### [DATA EXTRACT]
Start

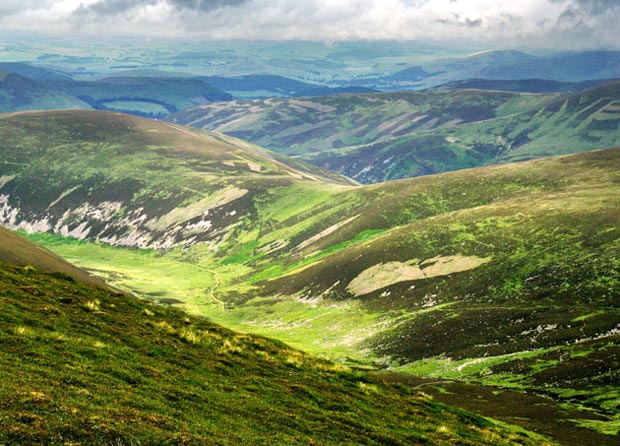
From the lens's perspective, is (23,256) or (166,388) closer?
(166,388)

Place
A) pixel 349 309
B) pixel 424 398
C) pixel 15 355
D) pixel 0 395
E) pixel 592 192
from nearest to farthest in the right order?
pixel 0 395 → pixel 15 355 → pixel 424 398 → pixel 349 309 → pixel 592 192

End

Reproduce the material above word for word, without the pictures.

### [SOLUTION]
From the lens's perspective, is (23,256) or (166,388) closer?
(166,388)

Place
A) pixel 349 309
B) pixel 424 398
C) pixel 15 355
D) pixel 0 395
E) pixel 592 192
from nearest to farthest in the right order?
pixel 0 395 → pixel 15 355 → pixel 424 398 → pixel 349 309 → pixel 592 192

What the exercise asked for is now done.